USANDO AS INFORMAÇÕES
(1) No texto sobre mães atípicas, a professora de psicologia Maira Leon cita motivos que levam as mulheres ao sofrimento. Liste todos esses motivos.
(2) Transcreva do texto sobre mães atípicas o trecho que começa em "Quando Manu discorre" e termina em "pessoas com deficiência.".
(3) Decida se cada afirmação abaixo está de acordo com o texto sobre mães atípicas. Responda sim ou não e cite as palavras do texto que justificam a resposta.
(a) Patrícia consegue pagar plano de saúde para todos os seus filhos.
(b) Maira Leon é professora de psicologia da Estácio.
(c) Para Ohanna, a maior dificuldade de ser mãe atípica é ver que o mundo não está preparado para lidar com pessoas com deficiência.

TEXTO PARA ANÁLISE
================
O pulso firme de Manu, uma mulher doce, se manifesta com veemência quando se trata de garantir o melhor para seus filhos. “A luta de todas as mães atípicas é contínua.” Ao falar sobre a busca por ambientes mais inclusivos, a coletividade de mulheres que estão na mesma batalha ganha ainda mais notoriedade. “Nós, como mães, continuaremos lutando para um bem maior de nossos filhos. Ninguém solta a mão de ninguém!”

Quando Manu discorre sobre a necessidade de brigar por direitos que já deveriam ser garantidos, a sua fala ecoa também por outras vozes. Como a de Ohanna, que confessa que a maior dificuldade de ser uma mãe atípica é ver que o mundo não está preparado para lidar com pessoas com deficiência.

Patrícia também desabafa sobre os obstáculos ainda dispostos quando o assunto é acessibilidade. “Eu não tenho como pagar plano de saúde para todos os meus filhos. Por isso, está difícil o acesso a terapias e consultas de especialistas, entre outras coisas. Mesmo com o direito do autista à prioridade a atendimentos, previsto em lei, não é tão fácil”, desabafa.

Maior incidência de quadros como depressão e ansiedade

De acordo com a professora de psicologia da Estácio, Maira Leon, as mulheres são as mais sobrecarregadas, de modo que elas apresentam a maior incidência de quadros como depressão e ansiedade. “Vários motivos levam a este sofrimento, como dupla jornada de trabalho na tentativa de conciliar carreira profissional e trabalho doméstico, cobrança estética, maternidade, relacionamentos, muitas vezes abusivos, machismo, cuidados com a família dentre outras questões”, explica.
================
INFORMAÇÕES

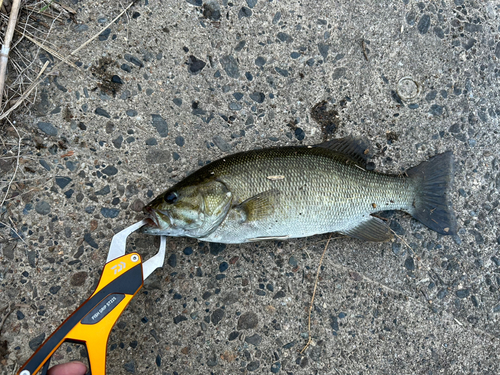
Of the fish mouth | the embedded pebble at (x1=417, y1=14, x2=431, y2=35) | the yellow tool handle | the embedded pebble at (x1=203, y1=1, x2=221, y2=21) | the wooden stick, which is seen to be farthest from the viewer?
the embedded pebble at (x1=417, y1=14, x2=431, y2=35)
================
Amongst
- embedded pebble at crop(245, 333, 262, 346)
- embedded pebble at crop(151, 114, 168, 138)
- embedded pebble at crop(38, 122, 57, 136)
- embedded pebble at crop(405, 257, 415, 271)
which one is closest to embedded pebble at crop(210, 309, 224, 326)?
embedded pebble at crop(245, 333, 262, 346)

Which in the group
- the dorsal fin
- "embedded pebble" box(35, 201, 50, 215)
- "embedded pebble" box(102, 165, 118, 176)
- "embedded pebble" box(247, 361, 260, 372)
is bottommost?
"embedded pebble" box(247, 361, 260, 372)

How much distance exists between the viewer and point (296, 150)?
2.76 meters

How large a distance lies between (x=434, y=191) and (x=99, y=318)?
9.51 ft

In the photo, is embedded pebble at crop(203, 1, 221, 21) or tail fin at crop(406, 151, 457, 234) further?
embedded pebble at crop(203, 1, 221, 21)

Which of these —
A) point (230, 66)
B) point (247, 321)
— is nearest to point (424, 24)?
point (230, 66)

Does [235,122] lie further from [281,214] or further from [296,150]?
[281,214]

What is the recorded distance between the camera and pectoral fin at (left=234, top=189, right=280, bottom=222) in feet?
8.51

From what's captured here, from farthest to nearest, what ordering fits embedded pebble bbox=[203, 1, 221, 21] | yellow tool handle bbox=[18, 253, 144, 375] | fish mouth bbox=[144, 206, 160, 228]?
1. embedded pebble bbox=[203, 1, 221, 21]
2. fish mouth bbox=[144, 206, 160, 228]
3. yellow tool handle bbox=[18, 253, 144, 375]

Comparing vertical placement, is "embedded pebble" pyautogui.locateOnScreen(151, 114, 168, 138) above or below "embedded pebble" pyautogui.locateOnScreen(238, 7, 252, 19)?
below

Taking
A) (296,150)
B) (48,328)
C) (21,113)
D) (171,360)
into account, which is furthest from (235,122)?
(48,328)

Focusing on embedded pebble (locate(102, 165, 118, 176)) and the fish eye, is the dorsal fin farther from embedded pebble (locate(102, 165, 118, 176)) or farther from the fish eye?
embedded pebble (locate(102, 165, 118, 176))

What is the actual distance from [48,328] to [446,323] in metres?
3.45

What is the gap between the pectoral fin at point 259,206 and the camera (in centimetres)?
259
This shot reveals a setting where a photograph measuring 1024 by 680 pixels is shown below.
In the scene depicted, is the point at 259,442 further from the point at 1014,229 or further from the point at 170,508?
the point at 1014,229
================
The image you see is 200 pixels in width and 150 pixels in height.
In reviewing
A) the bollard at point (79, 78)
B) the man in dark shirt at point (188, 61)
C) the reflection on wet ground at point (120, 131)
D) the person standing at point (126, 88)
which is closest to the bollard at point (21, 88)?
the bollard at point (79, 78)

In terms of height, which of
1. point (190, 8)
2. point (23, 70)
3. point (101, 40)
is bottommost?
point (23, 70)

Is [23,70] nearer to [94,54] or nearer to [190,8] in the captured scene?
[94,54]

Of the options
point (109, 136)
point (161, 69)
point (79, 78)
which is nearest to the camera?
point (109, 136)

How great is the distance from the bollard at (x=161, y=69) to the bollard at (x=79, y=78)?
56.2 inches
================
RESPOSTAS ESCRITAS
(1)
- dupla jornada de trabalho na tentativa de conciliar carreira profissional e trabalho doméstico
- cobrança estética
- maternidade
- relacionamentos, muitas vezes abusivos
- machismo
- cuidados com a família

(2)
Quando Manu discorre sobre a necessidade de brigar por direitos que já deveriam ser garantidos, a sua fala ecoa também por outras vozes. Como a de Ohanna, que confessa que a maior dificuldade de ser uma mãe atípica é ver que o mundo não está preparado para lidar com pessoas com deficiência.

(3)
(a) Não: "Eu não tenho como pagar plano de saúde para todos os meus filhos."
(b) Sim: "a professora de psicologia da Estácio, Maira Leon"
(c) Sim: "a maior dificuldade de ser uma mãe atípica é ver que o mundo não está preparado para lidar com pessoas com deficiência"